◆ What is being asked ◆
Rewrite the records from the start through the line containing "rusty metal gear [24, 42, 103, 148]", swapping "detector" for "scanner" and keeping everything else the same. Leave the pictures out of your answer.

--- Records to process ---

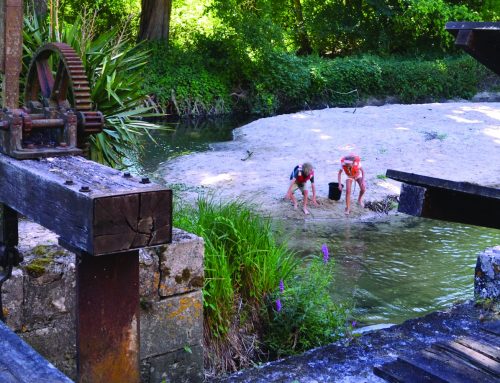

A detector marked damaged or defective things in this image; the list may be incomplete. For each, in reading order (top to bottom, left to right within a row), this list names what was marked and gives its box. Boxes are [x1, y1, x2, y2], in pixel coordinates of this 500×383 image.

rusty metal gear [24, 42, 103, 148]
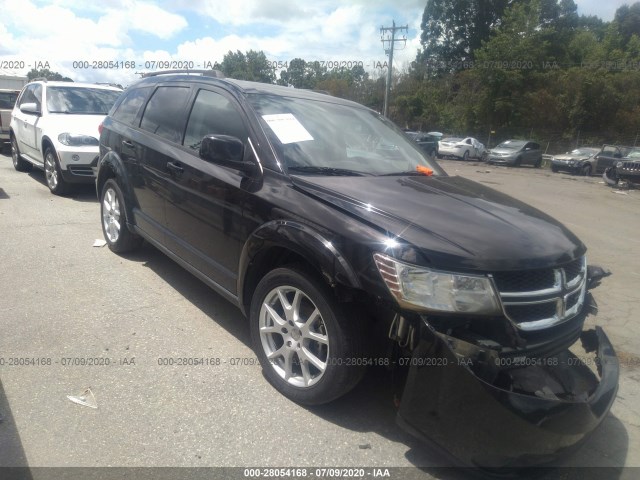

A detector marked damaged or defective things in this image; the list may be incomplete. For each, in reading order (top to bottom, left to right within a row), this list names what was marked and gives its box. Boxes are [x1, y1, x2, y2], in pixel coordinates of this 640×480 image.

damaged front bumper [398, 320, 616, 466]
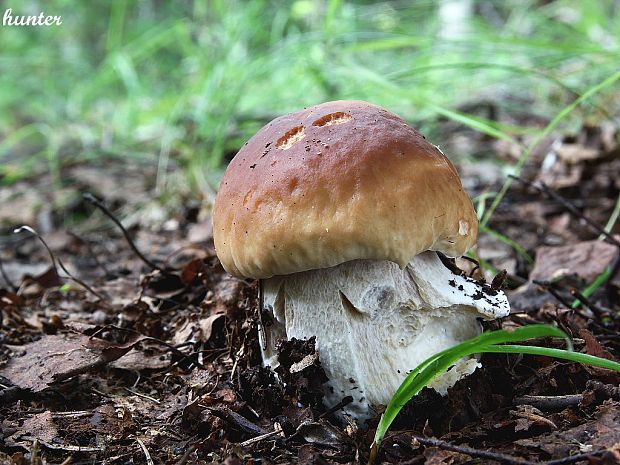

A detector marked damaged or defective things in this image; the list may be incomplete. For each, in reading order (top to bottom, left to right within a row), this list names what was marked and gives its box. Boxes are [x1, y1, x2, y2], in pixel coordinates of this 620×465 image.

damage mark on cap [278, 125, 306, 149]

---

◆ Reply to the task ◆
A scanner marked damaged or defective things in this image; the list may be incomplete. For each, in reading order (top to bottom, left to right within a row), this list names what was marked and gives its box. Boxes are [x1, y1, x2, y2], in pixel coordinates of this 500×383 image.

rusty metal gear [24, 42, 103, 148]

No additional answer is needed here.